■ To be done:
Lines before the one containing "Which one of" are excluded; reproduce that line and all lines after it in the entries below, exactly.

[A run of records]
## start

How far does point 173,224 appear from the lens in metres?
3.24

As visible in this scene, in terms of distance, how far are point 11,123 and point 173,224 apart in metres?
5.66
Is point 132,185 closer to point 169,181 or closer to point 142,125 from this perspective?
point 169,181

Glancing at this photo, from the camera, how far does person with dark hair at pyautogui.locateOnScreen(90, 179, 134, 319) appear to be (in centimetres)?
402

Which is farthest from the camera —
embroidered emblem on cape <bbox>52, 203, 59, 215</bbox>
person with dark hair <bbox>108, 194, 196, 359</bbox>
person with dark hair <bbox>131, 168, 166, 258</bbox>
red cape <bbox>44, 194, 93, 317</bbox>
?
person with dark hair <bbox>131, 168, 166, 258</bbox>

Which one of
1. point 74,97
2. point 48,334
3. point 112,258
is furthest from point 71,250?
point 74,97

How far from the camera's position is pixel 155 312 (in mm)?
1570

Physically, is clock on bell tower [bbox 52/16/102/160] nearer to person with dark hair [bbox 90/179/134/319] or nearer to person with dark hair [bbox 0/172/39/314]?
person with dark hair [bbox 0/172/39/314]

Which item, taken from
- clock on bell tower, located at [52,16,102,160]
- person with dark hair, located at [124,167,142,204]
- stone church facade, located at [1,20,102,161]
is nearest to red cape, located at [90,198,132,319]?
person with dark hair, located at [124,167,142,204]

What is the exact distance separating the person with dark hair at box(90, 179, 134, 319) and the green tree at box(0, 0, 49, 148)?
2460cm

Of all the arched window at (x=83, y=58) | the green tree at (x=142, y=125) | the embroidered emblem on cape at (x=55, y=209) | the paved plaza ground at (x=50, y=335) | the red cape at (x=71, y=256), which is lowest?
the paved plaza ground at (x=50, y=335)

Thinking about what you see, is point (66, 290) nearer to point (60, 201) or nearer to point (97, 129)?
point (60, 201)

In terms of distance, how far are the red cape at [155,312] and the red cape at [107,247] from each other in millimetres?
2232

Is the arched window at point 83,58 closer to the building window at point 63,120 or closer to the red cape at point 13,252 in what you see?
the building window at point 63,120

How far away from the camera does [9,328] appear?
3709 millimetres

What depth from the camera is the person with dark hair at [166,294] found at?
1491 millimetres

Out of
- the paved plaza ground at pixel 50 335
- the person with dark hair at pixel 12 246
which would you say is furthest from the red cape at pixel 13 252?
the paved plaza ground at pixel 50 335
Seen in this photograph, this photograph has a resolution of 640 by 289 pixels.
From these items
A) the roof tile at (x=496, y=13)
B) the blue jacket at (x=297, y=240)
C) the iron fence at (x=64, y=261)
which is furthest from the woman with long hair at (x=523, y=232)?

## end

■ Exercise response:
Which one of
1. point 74,97
2. point 48,334
3. point 112,258
is furthest from point 71,250?
point 74,97

How far from the camera's position is pixel 155 312 (in mm)?
1570

Physically, is clock on bell tower [bbox 52/16/102/160] nearer to person with dark hair [bbox 90/179/134/319] or nearer to person with dark hair [bbox 0/172/39/314]?
person with dark hair [bbox 0/172/39/314]

Which item, taken from
- clock on bell tower, located at [52,16,102,160]
- person with dark hair, located at [124,167,142,204]
- stone church facade, located at [1,20,102,161]
is nearest to red cape, located at [90,198,132,319]?
person with dark hair, located at [124,167,142,204]

What is the exact distance separating the person with dark hair at box(90, 179, 134, 319) and the green tree at box(0, 0, 49, 148)?
2460cm

Of all the arched window at (x=83, y=58) | the green tree at (x=142, y=125) | the embroidered emblem on cape at (x=55, y=209) | the paved plaza ground at (x=50, y=335) | the red cape at (x=71, y=256), which is lowest?
the paved plaza ground at (x=50, y=335)

Thinking about what you see, is point (66, 290) nearer to point (60, 201) or nearer to point (97, 129)?
point (60, 201)

In terms of distance, how far are the red cape at [155,312] and the red cape at [107,247] from each other in millimetres?
2232

Is the arched window at point 83,58 closer to the building window at point 63,120 or closer to the red cape at point 13,252 in what you see?
the building window at point 63,120

How far away from the camera does [9,328] appear?
3709 millimetres

What depth from the camera is the person with dark hair at [166,294] found at?
1491 millimetres

Out of
- the paved plaza ground at pixel 50 335
- the person with dark hair at pixel 12 246
which would you say is furthest from the red cape at pixel 13 252?
the paved plaza ground at pixel 50 335
Seen in this photograph, this photograph has a resolution of 640 by 289 pixels.
From these items
A) the roof tile at (x=496, y=13)
B) the blue jacket at (x=297, y=240)
C) the iron fence at (x=64, y=261)
which is furthest from the woman with long hair at (x=523, y=232)?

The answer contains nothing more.